-- TEXT SECTION --
::::::

This is the core of the case study. GRPO uses the ground-truth payout as a verifiable reward signal -- no reward model needed.

The key equations:

**Group-relative advantage:** $\hat{A}_i = \frac{r_i - \bar{r}}{\sigma_r + \varepsilon}$

**Clipped surrogate loss:** $\mathcal{L}_{\text{GRPO}} = -\frac{1}{G}\sum_{i=1}^{G} \min\left(\rho_i \hat{A}_i, \text{clip}(\rho_i, 1-\epsilon, 1+\epsilon)\hat{A}_i\right)$

**KL-penalized reward:** $R_{\text{total}} = r(y, y^*) - \beta \cdot D_{\text{KL}}(\pi_\theta \| \pi_{\text{ref}})$

In [None]:
GRPO_CONFIG = {
    'group_size': 8,
    'epsilon': 0.2,
    'beta': 0.05,
    'lr': 1e-6,
    'max_new_tokens': 512,
    'temperature': 0.7,
}

def extract_payout(completion: str) -> Optional[float]:
    """Extract the dollar payout amount from a model completion."""
    patterns = [
        r'payout\s+is\s+\$?([\d,]+\.?\d*)',
        r'####\s+\$?([\d,]+\.?\d*)',
        r'total.*?\$?([\d,]+\.?\d*)\s*$',
    ]
    for pattern in patterns:
        match = re.search(pattern, completion, re.IGNORECASE | re.MULTILINE)
        if match:
            return float(match.group(1).replace(',', ''))
    return None


def compute_reward(completion: str, ground_truth: float) -> float:
    """Binary reward: 1 if extracted payout matches ground truth, 0 otherwise."""
    predicted = extract_payout(completion)
    if predicted is None:
        return 0.0
    return 1.0 if abs(predicted - ground_truth) < 0.01 else 0.0

**TODO 5: Implement GRPO training.**

In [None]:
def compute_grpo_loss(model, ref_model, tokenizer, prompt: str,
                      completions: List[str], advantages: torch.Tensor,
                      epsilon: float = 0.2, beta: float = 0.05) -> torch.Tensor:
    """
    Compute the GRPO loss for a group of completions.

    Args:
        model: Current policy model
        ref_model: Frozen reference model (post-SFT checkpoint)
        tokenizer: The tokenizer
        prompt: The input prompt
        completions: List of G completions from the old policy
        advantages: Group-relative advantages, shape (G,)
        epsilon: Clipping parameter
        beta: KL penalty weight

    Returns:
        Scalar loss tensor

    Hints:
        1. For each completion, compute log p(completion | prompt) under both
           the current model and the reference model
        2. The probability ratio is rho_i = exp(log_p_current - log_p_old)

::::::

-- DATA SECTION --
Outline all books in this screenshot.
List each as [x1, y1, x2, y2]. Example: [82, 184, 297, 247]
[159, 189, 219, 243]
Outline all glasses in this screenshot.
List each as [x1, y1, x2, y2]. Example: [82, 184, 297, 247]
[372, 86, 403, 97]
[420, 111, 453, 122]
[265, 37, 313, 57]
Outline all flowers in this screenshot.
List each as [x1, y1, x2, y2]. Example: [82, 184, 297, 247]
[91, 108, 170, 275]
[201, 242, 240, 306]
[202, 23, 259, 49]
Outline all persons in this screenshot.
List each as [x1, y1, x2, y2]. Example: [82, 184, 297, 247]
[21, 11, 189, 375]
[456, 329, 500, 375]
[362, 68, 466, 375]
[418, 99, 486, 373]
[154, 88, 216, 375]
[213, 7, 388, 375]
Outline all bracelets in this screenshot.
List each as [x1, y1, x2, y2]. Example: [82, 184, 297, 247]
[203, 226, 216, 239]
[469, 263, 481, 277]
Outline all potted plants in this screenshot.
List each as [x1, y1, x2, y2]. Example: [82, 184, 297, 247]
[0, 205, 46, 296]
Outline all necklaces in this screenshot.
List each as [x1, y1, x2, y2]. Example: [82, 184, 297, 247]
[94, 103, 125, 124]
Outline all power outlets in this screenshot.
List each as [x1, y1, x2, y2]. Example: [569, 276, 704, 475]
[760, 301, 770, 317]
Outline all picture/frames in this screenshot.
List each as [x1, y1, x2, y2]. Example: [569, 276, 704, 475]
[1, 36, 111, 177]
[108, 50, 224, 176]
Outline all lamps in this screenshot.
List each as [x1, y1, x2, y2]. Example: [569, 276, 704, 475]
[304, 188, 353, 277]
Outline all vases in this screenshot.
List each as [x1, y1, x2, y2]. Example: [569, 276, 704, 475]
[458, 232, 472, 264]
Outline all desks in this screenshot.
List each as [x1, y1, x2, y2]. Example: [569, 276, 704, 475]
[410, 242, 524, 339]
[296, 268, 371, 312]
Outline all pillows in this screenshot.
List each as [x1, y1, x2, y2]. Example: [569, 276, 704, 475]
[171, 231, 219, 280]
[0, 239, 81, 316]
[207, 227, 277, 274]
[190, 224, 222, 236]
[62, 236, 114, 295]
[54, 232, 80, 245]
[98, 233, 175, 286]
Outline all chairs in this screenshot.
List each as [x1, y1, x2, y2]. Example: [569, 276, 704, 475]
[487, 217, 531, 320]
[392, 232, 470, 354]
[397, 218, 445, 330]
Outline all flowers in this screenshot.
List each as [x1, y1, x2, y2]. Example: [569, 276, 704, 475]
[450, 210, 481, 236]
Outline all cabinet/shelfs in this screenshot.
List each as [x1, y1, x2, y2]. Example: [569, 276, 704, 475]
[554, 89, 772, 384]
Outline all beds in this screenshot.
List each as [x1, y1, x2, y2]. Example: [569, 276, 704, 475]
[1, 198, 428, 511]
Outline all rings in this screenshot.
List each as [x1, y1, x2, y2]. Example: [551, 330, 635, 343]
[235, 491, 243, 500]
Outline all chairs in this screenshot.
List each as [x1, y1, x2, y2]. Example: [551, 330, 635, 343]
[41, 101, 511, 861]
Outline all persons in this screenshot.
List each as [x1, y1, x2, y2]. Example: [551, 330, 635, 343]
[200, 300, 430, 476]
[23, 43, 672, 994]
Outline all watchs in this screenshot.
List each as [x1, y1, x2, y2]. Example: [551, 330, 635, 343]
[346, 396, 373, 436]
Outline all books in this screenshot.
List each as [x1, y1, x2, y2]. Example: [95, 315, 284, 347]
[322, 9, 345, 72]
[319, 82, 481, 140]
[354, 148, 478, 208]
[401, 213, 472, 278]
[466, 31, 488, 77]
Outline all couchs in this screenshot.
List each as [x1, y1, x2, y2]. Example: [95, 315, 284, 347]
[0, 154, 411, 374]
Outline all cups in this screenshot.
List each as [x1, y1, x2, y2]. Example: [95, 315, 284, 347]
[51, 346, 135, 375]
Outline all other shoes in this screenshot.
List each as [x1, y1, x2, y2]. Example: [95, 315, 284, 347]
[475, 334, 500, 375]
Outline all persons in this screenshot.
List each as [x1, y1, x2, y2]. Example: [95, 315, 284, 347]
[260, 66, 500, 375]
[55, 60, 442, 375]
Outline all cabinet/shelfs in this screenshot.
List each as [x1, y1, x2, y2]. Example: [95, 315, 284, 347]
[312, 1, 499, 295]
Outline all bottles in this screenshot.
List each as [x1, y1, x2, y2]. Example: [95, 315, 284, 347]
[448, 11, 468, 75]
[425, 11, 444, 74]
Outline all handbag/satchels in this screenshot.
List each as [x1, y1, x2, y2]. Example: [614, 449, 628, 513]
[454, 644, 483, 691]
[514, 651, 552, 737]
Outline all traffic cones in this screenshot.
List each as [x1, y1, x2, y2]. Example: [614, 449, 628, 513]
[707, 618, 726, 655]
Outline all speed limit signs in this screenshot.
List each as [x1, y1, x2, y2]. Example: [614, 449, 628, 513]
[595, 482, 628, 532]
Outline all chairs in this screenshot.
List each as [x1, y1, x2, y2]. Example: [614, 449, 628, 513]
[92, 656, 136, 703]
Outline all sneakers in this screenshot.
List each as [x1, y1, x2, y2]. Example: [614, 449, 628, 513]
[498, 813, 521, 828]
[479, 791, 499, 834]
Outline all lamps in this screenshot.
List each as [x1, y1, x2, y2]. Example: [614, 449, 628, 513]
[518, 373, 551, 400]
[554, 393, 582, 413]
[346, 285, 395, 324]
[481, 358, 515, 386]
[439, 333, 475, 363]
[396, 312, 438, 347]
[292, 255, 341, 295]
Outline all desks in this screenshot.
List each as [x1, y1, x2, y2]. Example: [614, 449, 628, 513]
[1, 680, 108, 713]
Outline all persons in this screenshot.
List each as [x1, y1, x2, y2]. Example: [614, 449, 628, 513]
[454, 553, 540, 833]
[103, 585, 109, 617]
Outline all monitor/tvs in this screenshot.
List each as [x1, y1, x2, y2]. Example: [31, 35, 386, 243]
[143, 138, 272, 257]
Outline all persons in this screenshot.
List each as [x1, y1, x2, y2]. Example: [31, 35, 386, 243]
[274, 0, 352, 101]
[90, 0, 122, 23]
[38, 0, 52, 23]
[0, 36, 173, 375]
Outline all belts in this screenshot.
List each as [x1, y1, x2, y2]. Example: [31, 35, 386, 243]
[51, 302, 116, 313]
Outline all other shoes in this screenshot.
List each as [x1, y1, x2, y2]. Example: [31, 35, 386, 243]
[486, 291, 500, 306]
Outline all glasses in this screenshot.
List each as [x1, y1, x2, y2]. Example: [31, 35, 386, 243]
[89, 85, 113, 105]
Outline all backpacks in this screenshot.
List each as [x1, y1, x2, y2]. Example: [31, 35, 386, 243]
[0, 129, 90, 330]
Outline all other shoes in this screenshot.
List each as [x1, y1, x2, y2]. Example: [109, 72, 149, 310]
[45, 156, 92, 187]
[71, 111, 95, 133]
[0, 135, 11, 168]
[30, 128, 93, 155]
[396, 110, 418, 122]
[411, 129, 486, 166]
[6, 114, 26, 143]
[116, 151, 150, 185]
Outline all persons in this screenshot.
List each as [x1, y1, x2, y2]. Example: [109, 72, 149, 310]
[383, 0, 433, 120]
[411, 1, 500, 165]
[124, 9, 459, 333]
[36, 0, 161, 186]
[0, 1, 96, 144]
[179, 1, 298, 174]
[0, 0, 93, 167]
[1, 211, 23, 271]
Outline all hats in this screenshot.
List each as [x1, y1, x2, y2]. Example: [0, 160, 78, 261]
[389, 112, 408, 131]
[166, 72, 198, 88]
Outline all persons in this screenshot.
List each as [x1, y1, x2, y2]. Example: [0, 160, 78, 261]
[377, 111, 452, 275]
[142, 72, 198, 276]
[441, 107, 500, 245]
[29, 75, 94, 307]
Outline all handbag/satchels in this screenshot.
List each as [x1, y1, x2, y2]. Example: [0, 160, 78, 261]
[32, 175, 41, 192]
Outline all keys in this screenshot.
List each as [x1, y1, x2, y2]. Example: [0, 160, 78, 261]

::::::

-- PARTS OF THE EXERCISE --
- A) Transcribe the GRPO excerpt from "Compute the GRPO" up to and including "advantages, shape (G,)".
- B) According to the GRPO excerpt, what does GRPO use as its verifiable reward signal?
- C) Extend the GRPO excerpt by writing the next part that follows its last line.

-- ANSWER LIST --
- A)
Compute the GRPO loss for a group of completions.

    Args:
        model: Current policy model
        ref_model: Frozen reference model (post-SFT checkpoint)
        tokenizer: The tokenizer
        prompt: The input prompt
        completions: List of G completions from the old policy
        advantages: Group-relative advantages, shape (G,)

- B) The ground-truth payout.

- C)
        3. Compute the clipped and unclipped objectives
        4. Take the element-wise minimum
        5. Add the KL penalty: beta * mean(log_p_current - log_p_ref)
        6. Return the negative mean (we minimize the loss)
    """
    # TODO: Implement this function
    pass


def grpo_training_step(model, ref_model, tokenizer, claim: InsuranceClaim,
                       optimizer, config: dict) -> dict:
    """
    One complete GRPO training step for a single claim.

    Steps:
    1. Format the claim as a reasoning prompt
    2. Generate G completions from the current model
    3. Compute binary rewards for each completion
    4. Compute group-relative advantages
    5. Compute GRPO loss
    6. Backpropagate and update

    Args:
        model: Current policy model
        ref_model: Frozen reference model
        tokenizer: The tokenizer
        claim: The insurance claim to train on
        optimizer: The optimizer
        config: GRPO hyperparameters

    Returns:
        Dict with 'loss', 'mean_reward', 'n_correct', 'advantages'

    Hints:
        1. Use model.generate() with do_sample=True
        2. After computing rewards, check if all rewards are the same.
           If so, skip the update (advantages would be all zeros).
        3. Compute advantages as (rewards - mean) / (std + 1e-8)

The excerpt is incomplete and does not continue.